● Task directions:
Format the lines of the data below as a JSON list of strings, one string per line, starting at the line that contains "How widely are" and running through the end of the data. Omit blank lines.

● Spatial reasoning question data:

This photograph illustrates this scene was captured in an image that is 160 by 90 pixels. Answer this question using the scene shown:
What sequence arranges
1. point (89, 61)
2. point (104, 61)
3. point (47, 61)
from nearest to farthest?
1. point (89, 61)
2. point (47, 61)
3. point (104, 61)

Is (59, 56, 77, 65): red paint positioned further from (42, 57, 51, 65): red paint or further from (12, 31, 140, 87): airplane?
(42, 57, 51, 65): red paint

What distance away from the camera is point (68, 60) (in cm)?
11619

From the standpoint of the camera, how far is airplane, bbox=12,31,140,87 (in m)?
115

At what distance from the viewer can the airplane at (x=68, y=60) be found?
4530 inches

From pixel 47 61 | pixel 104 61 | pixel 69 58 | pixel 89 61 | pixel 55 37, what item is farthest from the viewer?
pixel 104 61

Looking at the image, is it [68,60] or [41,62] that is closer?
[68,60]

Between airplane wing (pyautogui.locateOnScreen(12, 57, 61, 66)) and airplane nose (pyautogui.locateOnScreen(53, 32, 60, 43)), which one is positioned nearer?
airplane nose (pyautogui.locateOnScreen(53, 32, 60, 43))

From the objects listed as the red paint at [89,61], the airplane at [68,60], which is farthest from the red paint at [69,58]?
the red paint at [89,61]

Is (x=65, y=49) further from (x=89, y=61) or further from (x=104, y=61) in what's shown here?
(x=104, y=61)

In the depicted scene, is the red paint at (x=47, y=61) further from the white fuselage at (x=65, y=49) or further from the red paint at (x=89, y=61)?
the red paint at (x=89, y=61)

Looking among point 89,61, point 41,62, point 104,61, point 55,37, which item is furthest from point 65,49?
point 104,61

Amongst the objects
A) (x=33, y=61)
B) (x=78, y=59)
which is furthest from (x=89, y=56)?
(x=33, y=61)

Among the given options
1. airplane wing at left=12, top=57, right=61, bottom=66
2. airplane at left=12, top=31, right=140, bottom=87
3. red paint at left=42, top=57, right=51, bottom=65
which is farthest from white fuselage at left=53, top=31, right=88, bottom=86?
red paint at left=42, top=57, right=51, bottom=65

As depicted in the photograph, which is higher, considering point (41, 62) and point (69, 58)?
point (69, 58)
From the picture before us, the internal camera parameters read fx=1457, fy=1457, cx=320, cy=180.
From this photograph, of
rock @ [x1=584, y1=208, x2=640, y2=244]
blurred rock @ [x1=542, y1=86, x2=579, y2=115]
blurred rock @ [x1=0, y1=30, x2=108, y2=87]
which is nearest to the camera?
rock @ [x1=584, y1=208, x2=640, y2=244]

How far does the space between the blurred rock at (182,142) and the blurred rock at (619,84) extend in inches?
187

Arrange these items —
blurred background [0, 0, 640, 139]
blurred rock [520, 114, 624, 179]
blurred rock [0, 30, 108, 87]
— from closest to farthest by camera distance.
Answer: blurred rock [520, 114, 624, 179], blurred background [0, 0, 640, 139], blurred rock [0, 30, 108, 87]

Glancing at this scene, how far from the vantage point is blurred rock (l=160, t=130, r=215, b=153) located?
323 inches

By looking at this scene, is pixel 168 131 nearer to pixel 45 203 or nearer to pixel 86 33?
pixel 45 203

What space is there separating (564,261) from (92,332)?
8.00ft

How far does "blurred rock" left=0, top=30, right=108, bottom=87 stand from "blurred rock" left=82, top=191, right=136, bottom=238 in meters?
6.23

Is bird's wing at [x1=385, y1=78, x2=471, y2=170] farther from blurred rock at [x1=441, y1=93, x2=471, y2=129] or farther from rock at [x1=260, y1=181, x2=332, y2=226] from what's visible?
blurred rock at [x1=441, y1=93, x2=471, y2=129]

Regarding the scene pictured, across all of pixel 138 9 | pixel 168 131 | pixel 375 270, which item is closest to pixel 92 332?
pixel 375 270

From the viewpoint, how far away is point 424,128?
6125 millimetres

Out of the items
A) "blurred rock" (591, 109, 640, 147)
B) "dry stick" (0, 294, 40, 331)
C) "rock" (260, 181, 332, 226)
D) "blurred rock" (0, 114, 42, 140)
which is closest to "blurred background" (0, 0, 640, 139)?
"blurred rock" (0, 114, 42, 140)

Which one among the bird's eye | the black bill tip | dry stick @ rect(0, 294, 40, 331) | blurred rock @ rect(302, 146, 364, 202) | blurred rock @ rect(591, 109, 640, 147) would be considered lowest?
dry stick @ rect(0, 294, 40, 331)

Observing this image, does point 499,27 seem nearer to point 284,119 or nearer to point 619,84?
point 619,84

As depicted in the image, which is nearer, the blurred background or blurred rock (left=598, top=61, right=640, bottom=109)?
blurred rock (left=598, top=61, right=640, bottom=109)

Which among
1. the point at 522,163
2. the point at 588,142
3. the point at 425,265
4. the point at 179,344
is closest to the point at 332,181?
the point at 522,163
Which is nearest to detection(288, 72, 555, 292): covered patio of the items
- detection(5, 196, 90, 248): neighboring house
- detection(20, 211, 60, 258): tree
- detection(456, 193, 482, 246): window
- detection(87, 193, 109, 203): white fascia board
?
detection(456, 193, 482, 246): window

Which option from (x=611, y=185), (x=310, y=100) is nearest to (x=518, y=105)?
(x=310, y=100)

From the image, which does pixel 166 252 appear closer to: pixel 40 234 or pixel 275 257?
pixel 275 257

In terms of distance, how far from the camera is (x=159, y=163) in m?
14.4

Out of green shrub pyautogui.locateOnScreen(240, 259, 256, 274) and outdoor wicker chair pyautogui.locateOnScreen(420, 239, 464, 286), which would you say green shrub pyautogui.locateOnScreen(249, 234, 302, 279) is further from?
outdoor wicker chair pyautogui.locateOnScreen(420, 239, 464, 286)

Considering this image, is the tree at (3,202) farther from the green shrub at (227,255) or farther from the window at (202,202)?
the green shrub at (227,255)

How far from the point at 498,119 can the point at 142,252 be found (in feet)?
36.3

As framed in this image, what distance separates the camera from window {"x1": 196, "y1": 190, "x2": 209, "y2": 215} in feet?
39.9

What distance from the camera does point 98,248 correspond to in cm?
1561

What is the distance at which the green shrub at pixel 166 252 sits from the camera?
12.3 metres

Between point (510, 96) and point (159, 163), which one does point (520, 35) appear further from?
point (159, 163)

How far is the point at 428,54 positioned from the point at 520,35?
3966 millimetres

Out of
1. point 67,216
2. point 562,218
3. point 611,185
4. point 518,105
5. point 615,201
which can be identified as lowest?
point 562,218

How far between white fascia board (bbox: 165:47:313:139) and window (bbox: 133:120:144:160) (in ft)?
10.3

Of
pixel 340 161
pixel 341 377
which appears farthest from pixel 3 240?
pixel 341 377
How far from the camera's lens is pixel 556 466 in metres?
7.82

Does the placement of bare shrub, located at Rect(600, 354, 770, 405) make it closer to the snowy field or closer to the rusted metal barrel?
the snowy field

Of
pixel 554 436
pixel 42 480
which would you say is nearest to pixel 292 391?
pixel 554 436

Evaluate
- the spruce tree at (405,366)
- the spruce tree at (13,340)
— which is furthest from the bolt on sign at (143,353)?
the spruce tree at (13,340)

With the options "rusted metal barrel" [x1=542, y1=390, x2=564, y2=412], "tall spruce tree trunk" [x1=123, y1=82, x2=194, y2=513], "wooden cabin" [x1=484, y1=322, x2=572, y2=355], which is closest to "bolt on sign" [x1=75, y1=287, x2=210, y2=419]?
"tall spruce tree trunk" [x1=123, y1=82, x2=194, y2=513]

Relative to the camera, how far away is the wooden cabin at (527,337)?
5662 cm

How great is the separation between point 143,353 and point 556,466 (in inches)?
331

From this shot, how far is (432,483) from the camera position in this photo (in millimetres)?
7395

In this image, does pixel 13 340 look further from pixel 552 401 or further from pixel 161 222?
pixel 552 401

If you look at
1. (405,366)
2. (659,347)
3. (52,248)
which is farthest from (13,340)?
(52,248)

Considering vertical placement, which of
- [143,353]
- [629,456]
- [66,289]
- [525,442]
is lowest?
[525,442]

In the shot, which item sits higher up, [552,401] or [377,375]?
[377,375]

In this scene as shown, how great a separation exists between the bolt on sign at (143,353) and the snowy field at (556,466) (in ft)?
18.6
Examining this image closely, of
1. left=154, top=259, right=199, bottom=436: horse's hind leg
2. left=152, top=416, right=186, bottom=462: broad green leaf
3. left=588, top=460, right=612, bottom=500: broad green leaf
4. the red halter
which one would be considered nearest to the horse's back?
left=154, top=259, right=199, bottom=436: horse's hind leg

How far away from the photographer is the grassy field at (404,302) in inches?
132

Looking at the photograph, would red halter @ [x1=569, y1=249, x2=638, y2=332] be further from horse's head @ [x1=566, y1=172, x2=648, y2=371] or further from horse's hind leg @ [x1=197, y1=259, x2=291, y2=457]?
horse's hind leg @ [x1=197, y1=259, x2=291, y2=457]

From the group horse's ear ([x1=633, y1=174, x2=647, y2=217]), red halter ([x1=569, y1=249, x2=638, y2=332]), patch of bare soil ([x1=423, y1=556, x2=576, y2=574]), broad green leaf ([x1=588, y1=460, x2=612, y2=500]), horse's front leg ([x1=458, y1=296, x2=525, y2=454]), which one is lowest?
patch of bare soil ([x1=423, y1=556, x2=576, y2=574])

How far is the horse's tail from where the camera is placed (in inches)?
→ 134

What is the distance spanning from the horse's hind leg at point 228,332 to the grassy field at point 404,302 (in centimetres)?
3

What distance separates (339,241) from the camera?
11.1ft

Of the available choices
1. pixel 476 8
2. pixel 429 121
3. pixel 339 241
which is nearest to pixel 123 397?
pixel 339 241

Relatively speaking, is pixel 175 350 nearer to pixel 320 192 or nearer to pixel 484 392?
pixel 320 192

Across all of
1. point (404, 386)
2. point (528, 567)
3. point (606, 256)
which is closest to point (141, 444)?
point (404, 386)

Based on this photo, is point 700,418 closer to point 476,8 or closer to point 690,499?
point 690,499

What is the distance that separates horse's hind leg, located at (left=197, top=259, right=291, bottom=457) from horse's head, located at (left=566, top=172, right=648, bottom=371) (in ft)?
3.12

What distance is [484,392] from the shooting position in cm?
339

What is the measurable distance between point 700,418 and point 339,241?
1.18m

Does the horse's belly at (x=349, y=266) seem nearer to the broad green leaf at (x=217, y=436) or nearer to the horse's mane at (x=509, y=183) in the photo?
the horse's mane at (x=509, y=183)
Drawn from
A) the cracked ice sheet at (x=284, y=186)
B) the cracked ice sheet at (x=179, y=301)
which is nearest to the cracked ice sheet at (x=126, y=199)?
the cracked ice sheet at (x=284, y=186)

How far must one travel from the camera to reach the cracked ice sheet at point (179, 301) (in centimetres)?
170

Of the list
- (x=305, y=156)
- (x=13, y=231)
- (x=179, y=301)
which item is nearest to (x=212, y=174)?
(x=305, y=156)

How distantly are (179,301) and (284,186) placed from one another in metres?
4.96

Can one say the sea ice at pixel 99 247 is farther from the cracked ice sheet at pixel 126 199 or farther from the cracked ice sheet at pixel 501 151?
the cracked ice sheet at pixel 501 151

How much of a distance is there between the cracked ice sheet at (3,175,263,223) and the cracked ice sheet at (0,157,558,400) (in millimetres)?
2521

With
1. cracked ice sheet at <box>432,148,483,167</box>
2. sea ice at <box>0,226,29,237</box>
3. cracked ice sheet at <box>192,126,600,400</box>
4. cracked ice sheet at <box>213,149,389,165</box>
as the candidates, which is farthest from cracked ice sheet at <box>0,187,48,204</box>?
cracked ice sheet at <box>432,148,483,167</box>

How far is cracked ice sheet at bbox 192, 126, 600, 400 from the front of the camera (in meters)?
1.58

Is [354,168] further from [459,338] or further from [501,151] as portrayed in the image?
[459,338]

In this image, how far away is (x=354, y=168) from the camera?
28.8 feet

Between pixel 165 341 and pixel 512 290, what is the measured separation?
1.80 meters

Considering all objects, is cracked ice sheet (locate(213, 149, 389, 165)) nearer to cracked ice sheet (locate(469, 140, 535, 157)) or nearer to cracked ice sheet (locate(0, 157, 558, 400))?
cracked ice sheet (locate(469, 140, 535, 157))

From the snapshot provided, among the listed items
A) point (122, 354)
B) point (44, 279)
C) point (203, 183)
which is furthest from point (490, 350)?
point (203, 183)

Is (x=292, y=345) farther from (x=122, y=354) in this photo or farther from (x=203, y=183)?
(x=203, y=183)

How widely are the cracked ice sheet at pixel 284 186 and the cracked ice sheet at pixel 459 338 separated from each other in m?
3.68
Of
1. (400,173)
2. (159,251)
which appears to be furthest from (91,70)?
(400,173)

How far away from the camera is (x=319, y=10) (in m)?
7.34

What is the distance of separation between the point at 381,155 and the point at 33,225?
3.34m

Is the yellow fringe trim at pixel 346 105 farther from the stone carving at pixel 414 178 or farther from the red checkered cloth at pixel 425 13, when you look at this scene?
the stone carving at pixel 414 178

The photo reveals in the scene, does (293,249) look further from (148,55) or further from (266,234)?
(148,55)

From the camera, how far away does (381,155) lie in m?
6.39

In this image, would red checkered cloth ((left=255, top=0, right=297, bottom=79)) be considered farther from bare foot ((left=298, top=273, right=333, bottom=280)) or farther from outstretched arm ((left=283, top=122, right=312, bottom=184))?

● Answer for the task:
[
  "How widely are the cracked ice sheet at pixel 284 186 and the cracked ice sheet at pixel 459 338 separated from each other in m?",
  "3.68",
  "Of",
  "1. (400,173)",
  "2. (159,251)",
  "which appears to be furthest from (91,70)?",
  "(400,173)",
  "How far away from the camera is (x=319, y=10) (in m)?",
  "7.34",
  "What is the distance of separation between the point at 381,155 and the point at 33,225?",
  "3.34m",
  "Is the yellow fringe trim at pixel 346 105 farther from the stone carving at pixel 414 178 or farther from the red checkered cloth at pixel 425 13, when you look at this scene?",
  "the stone carving at pixel 414 178",
  "The photo reveals in the scene, does (293,249) look further from (148,55) or further from (266,234)?",
  "(148,55)",
  "From the camera, how far away does (381,155) lie in m?",
  "6.39",
  "In this image, would red checkered cloth ((left=255, top=0, right=297, bottom=79)) be considered farther from bare foot ((left=298, top=273, right=333, bottom=280)) or farther from outstretched arm ((left=283, top=122, right=312, bottom=184))?"
]